» ФРАГМЕНТ ТЕКСТА:
* * *

Каждая культура имеет не один, а несколько альтернативных или взаимодополнительных (взаимодополняющих) образов детства. Известный английский историк Лоренс Стоун в одной и той же западноевропейской культуре выделил четыре альтернативных образа новорожденного ребенка:
1. Традиционный христианский взгляд, усиленный кальвинизмом: новорожденный несет на себе печать первородного греха и спасти его можно только беспощадным подавлением воли, подчинением его родителям и духовным пастырям.
2. Точка зрения социально-педагогического детерминизма: ребенок по природе не склонен ни к добру, ни к злу, а представляет собой tabula rasa, на которой общество или воспитатель могут написать что угодно.
3. Точка зрения природного детерминизма: характер и возможности ребенка предопределены до его рождения.
Такой взгляд типичен не только для вульгарной генетики, но и для средневековой астрологии.
4. Утопически-гуманистический взгляд: ребенок рождается хорошим и добрым и портится только под влиянием общества. Эта идея обычно ассоциируется с романтизмом, но ее защищали также некоторые гуманисты эпохи Возрождения, истолковывавшие в таком духе старую христианскую догму о детской невинности (Stone, 1979).
Другой автор (Sommerville, 1982) добавляет к перечисленным четырем образам еще один: будучи главным наследием, передаваемым из настоящего в будущее, дети, по выражению поэта Уолдо Эмерсона, — вечные мессии общества, воплощение его неотвратимого будущего.
Каждому из этих образов соответствует определенный стиль воспитания. Идее первородного греха соответствует репрессивная педагогика, направленная на подавление природного начала в ребенке. Идее социализации — педагогика формирования личности путем направленного обучения. Идее природного детерминизма — установка на развитие положительных и ограничение отрицательных задатков личности. Идее изначальной благости ребенка — педагогика саморазвития и невмешательства. Эти образы и стили не только сменяют друг друга, но и сосуществуют, причем ни одна из перечисленных ориентаций никогда не господствует безраздельно, особенно если речь вдет о практике воспитания. В каждом обществе, на каждом этапе его развития сосуществуют разные стили воспитания, в которых прослеживаются многочисленные сословные, классовые, региональные, семейные и прочие вариации.

* * *

» ИСХОДНЫЕ ДАННЫЕ:

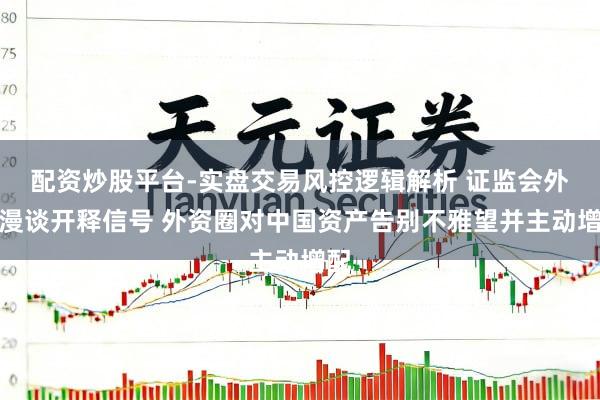 配资炒股平台-实盘交易风控逻辑解析 证监会外资漫谈开释信号 外资圈对中国资产告别不雅望并主动增配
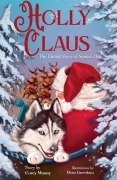 Cover-Bild zum Titel 'Holly Claus: The Untold Story of Santa's Dog' von 'Corey Manny'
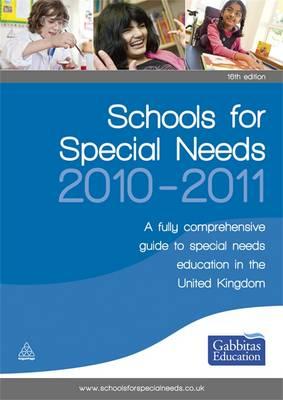 Schools for Special Needs 2010-2011: A Fully Comprehensive Guide to Special Needs Education in the UK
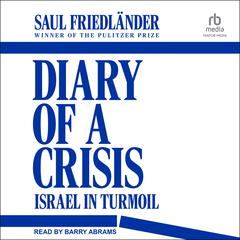 Diary of a Crisis by Saul Friedländer audiobook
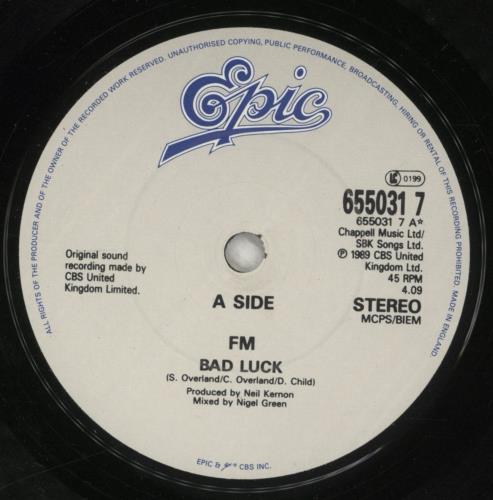 FM Bad Luck 7" vinyl single (7 inch record / 45) UK F-M07BA766392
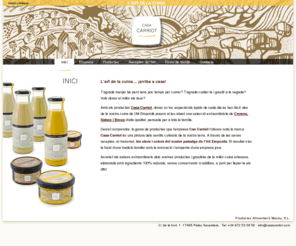 casacarriot.com: CASA CARRIOT - L'ART DE LA CUINA
Empresa especializada en la elaboración i comercialitzación de salsas y aceites de oliva aromaticos (Empordà - Costa Brava). Franquicia de Restaurantes Can Carriot.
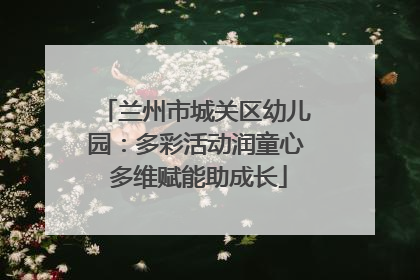 兰州市城关区幼儿园：多彩活动润童心 多维赋能助成长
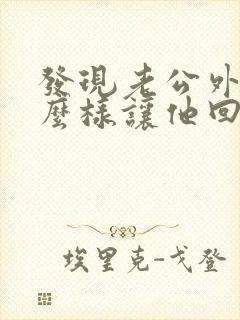 发现老公外遇怎么样让他回来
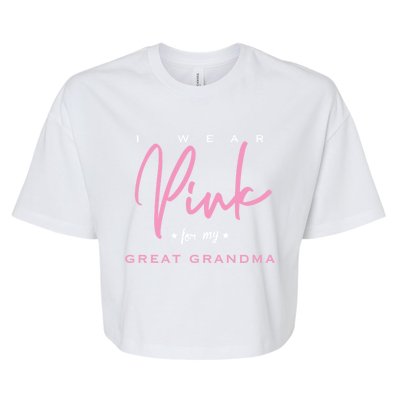 I Wear Pink For My Great Grandma Gift Bella+Canvas Jersey Crop Tee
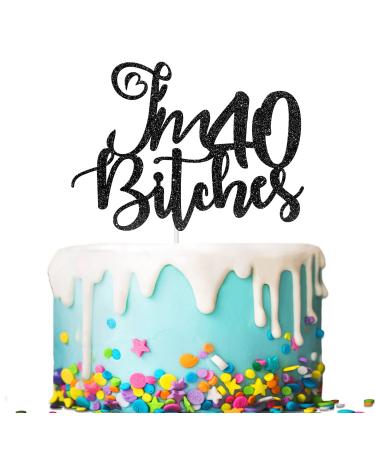 Tenhaisi Glitter Black I'm 40 Bitches Cake Topper Happy 40th Birthday Cake Decoration - Talk 40 to Me Cake Topper - 40 Years Old Birthday/Anniversary Party Supplies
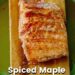 Spiced Maple Salmon {Easy Cedar Plank Salmon}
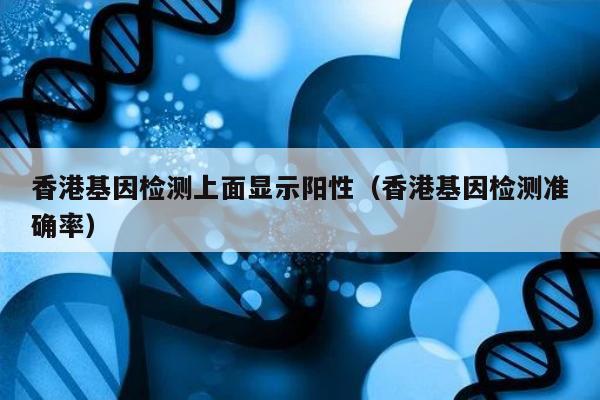 香港基因检测上面显示阳性(香港基因检测准确率)
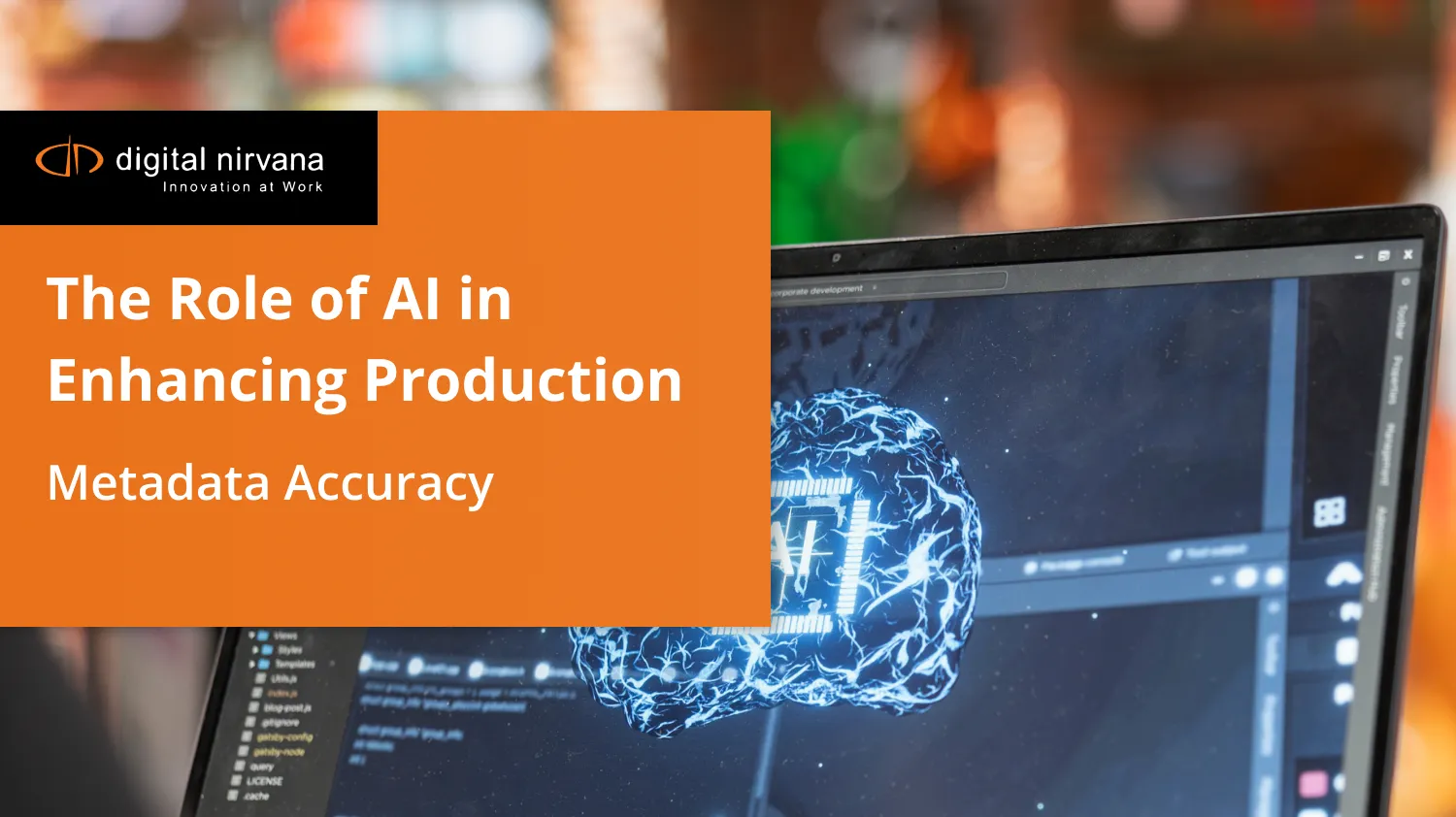 AI for Accurate Production Metadata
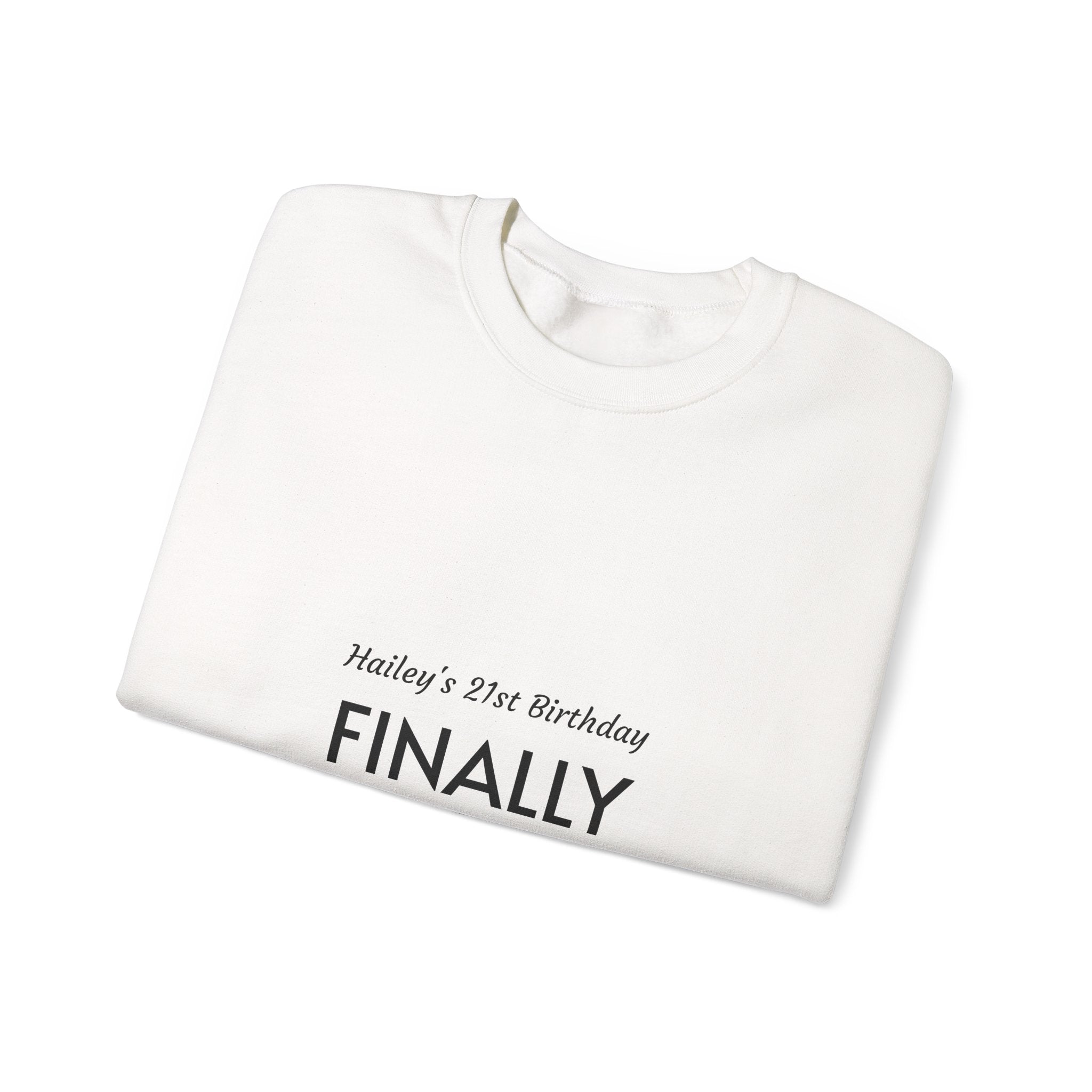 Finally Legal Sweatshirt — Personalized 21st Birthday Crewneck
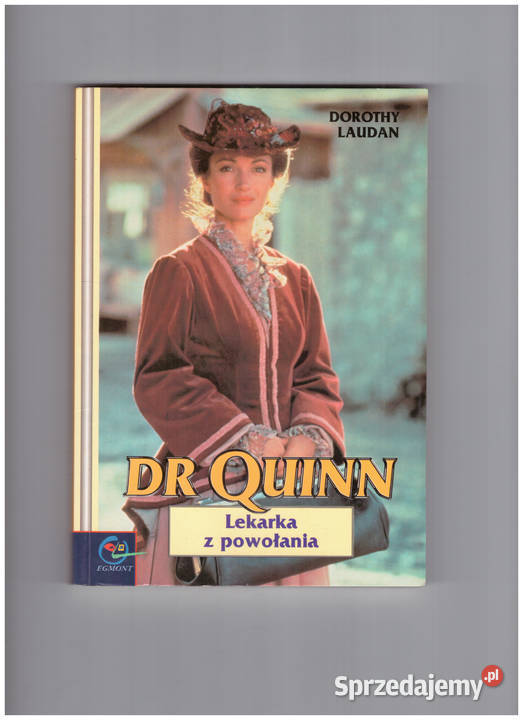 Dorothy Laudan "Dr Quinn" (dwie książki)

* * *

» ЧТО НУЖНО СДЕЛАТЬ:
1. Перечислите названия всех четырех образов новорожденного ребенка, которые Лоренс Стоун выделяет в тексте об образах детства.
2. Кем, по выражению поэта Уолдо Эмерсона, названы дети в тексте об образах детства?
3. Продолжите текст об образах детства, начав сразу после его последнего предложения.

» ОТВЕТЫ К ЗАДАНИЯМ:
1.
1. Традиционный христианский взгляд, усиленный кальвинизмом.
2. Точка зрения социально-педагогического детерминизма.
3. Точка зрения природного детерминизма.
4. Утопически-гуманистический взгляд.

2. Вечными мессиями общества, воплощением его неотвратимого будущего.

3.
Жестокое, по современным меркам, обращение с детьми, которое Де Моз выводит из особенностей психики родителей, тесно связано с нормативной культурой общества. Наказания, в том числе телесные, — это не столько разные формы насилия над детьми (child abuse), зависящие преимущественно от степени индивидуальной «репрессивности» или «либерализма» учителей и родителей, сколько компоненты принятой в обществе системы дисциплинирования, причем не только детей, но и взрослых.
Уже в начале 1980-х годов, впервые познакомив отечественную науку с идеями Де Моза, я указывал на их спорность и ограниченность. К сожалению, некоторые российские педагоги и психологи восприняли эту теорию не как материал к размышлению, а как нечто авторитетное и основанное на фактах. Де Моз не историк детства, а психоаналитик. Уже в 1976 г. журнал «History of Childhood Quarterly» был переименован в «The Journal of Psychohistory», что отразилось на его содержании. «Психоистория» остается на Западе сугубо маргинальной, профессиональные историки, социологи и антропологи ее всерьез не принимают, а после того как обиженный Де Моз стал голословно обвинять своих противников в защите педофилии, его вообще перестали читать. По истории и антропологии детства, включая телесные наказания, существует гораздо более серьезная литература.
Прежде всего, что такое телесное наказание ребенка? Одно из лучших определений этого явления, широко распространенное в сравнительных исследованиях, принадлежит американскому антропологу Рональду Ронеру: телесное наказание — это «прямое или опосредованное причинение ребенку физического дискомфорта или боли родителем или другим лицом, обладающим властью над ребенком, обычно для того, чтобы остановить нежелательное поведение ребенка, предотвратить возобновление такого поведения или потому, что ребенок не сделал чего-то такого, что он/она должен был сделать» (Rohner, 2005).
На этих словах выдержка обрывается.